O projeto Ponto Firme e seu sucesso na SPFW tiraram Honorato e seus colegas da escuridão da prisão direto para os refletores. Nos dois anos de funcionamento do projeto, cerca de 120 presos tiveram aulas.
O etilista reproduz o modelo junto com os alunos, que logo aprendem. “Aqui não há nada errado, tudo pode ser aproveitado”, diz. A sala ampla, com paredes tão brancas que parecem recém-pintadas e boa iluminação, ganha vida com cores dos pedaços tricotados e roupas em duas mesas retangulares.
As agulhas se movem rapidamente, como em um silencioso balé das mãos. Todos estão trabalhando em alguma etapa da produção, seja tecendo, lendo moldes ou copiando instruções. Em um canto no fundo do salão, Thiago Araújo e Fabiano Bras, presos desde 2014, avançam em dois tapetes.

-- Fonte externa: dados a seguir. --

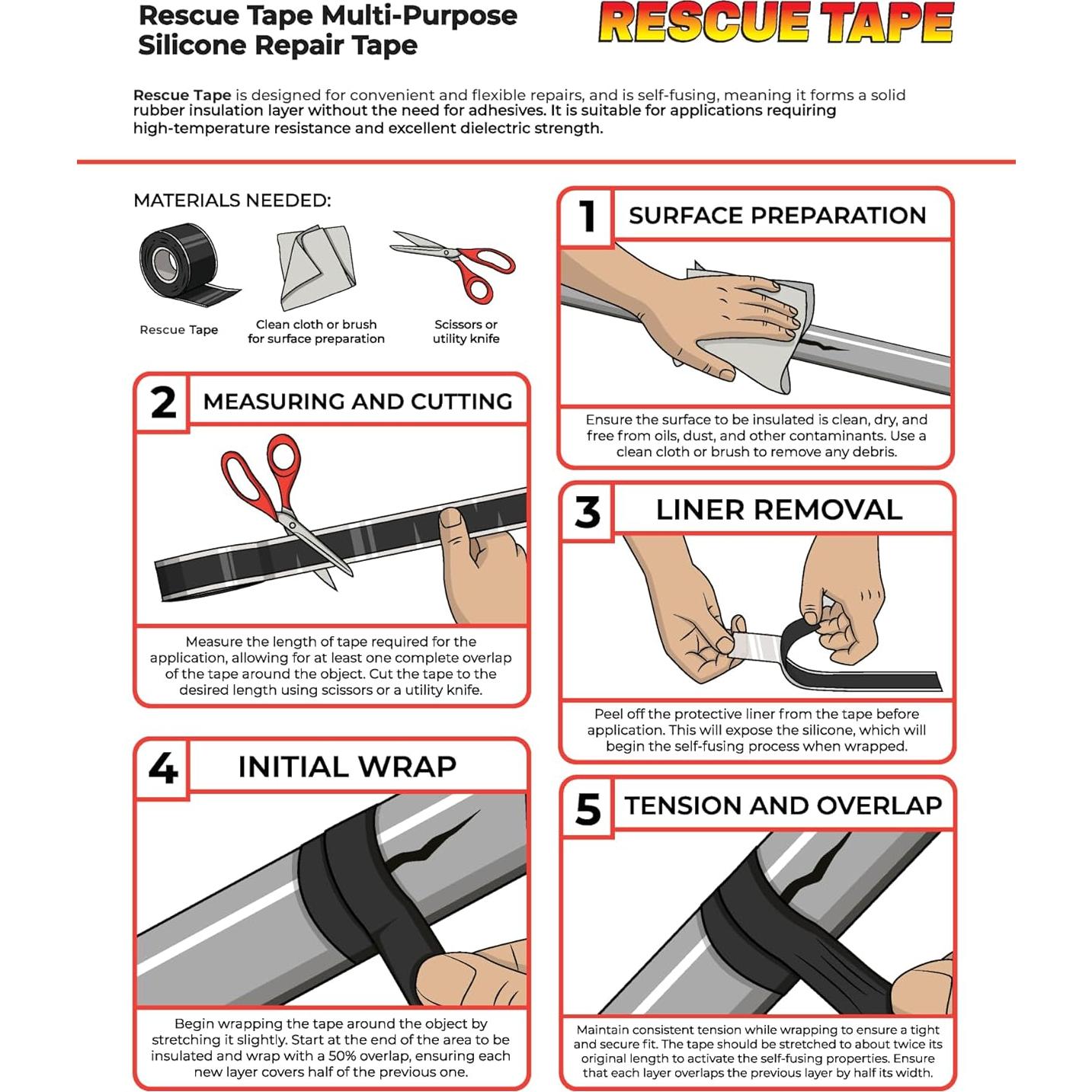 Rescue Tape Multi-Purpose Silicone Repair Tape

RESCUE TAPE

Rescue Tape is designed for convenient and flexible repairs, and is self-fusing, meaning it forms a solid rubber insulation layer without the need for adhesives. It is suitable for applications requiring high-temperature resistance and excellent dielectric strength.

MATERIALS NEEDED:

Rescue Tape

Clean cloth or brush for surface preparation

Scissors or utility knife

1 SURFACE PREPARATION

Ensure the surface to be insulated is clean, dry, and free from oils, dust, and other contaminants. Use a clean cloth or brush to remove any debris.

2 MEASURING AND CUTTING

Measure the length of tape required for the application, allowing for at least one complete overlap of the tape around the object. Cut the tape to the desired length using scissors or a utility knife.

3 LINER REMOVAL

Peel off the protective liner from the tape before application. This will expose the silicone, which will begin the self-fusing process when wrapped.

4 INITIAL WRAP

Begin wrapping the tape around the object by stretching it slightly. Start at the end of the area to be insulated and wrap with a 50% overlap, ensuring each new layer covers half of the previous one.

5 TENSION AND OVERLAP

Maintain consistent tension while wrapping to ensure a tight and secure fit. The tape should be stretched to about twice its original length to activate the self-fusing properties. Ensure that each layer overlaps the previous layer by half its width.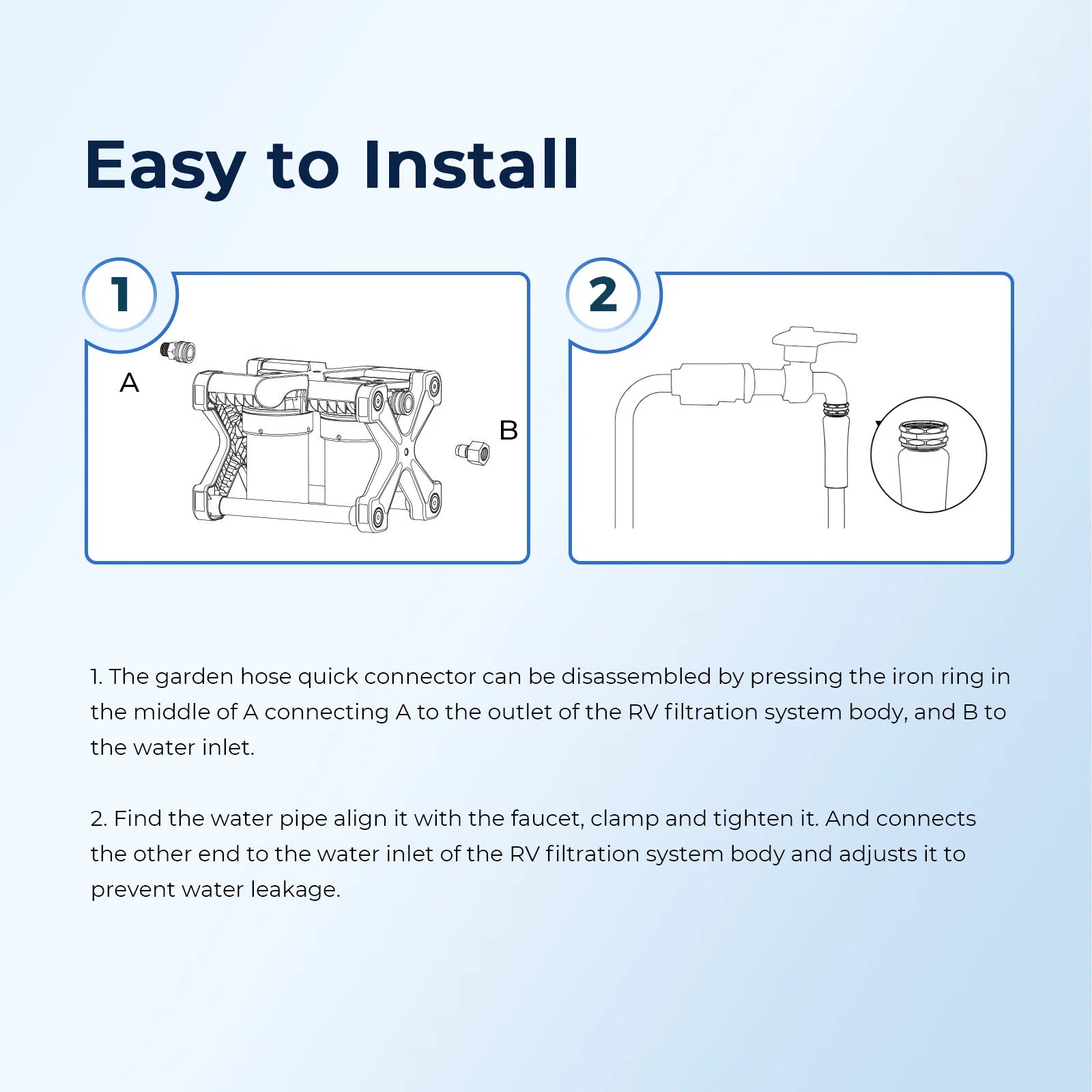 Easy to Install

1

A

B

2

1. The garden hose quick connector can be disassembled by pressing the iron ring in the middle of A connecting A to the outlet of the RV filtration system body, and B to the water inlet.

2. Find the water pipe align it with the faucet, clamp and tighten it. And connects the other end to the water inlet of the RV filtration system body and adjusts it to prevent water leakage.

Thiago pensa antes de falar e sorri pouco. No dia anterior à visita da reportagem, ele tecia um gorro. Na hora em que conversou com a repórter, terminava um tapete. Para o dia seguinte, planejava trabalhar num vestido. Não há dia sem crochê. “Lá fora é difícil ter oportunidades para ex-presidiários, e é essa minha motivação, vou aprimorar minhas técnicas quando sair daqui, vou fazer disso minha nova profissão”, diz, sem soltar a agulha.
Fabiano, que se dedica totalmente a tecer animais e personagens de desenhos animados, sonha em se tornar “o rei” desse nicho. Antes das aulas com o estilista, tecia com uma agulha improvisada feita com uma escova de dentes e fios extraídos de peças de lã. “A gente quer ter aulas todo dia, o projeto precisa de mais recursos”, afirma.
A penitenciária Desembargador Adriano Marrey, com capacidade para 1.200 pessoas, tem hoje 2.100 presos, a maioria por tráfico de drogas. Em média, 12 presos dormem em celas com lotação de seis. É limpa e parece funcionar de forma harmônica.
As notícias sobre tentativas de fuga cinematográfica, tiroteios e rebeliões foram substituídas por histórias como a da participação na SPFW e outras atividades culturais, como a apresentação feita para o tenor Andrea Bocelli, em 2016.
“A arte como transformadora de vidas, é nisso que a gente acredita aqui”, diz Igor Rocha, oficial de segurança e educador da penitenciária, que, desde 2010, promove uma série de programas culturais, entre eles o projeto Ponto Firme.
“Eu acreditava que o crochê era coisa de vovó, tinha uma opinião formada, mas quando cansei da vida do crime, fui na sala da igreja e fiquei interessado. Logo estava aqui, na aula”, conta Bruno Ribeiro, enquanto trabalha em um tapete.
Para Honorato, o crochê é até mais que isso. “Aqui não tenho que pensar em minha liberdade, aqui sou livre.” (Paula Ramon, AFP).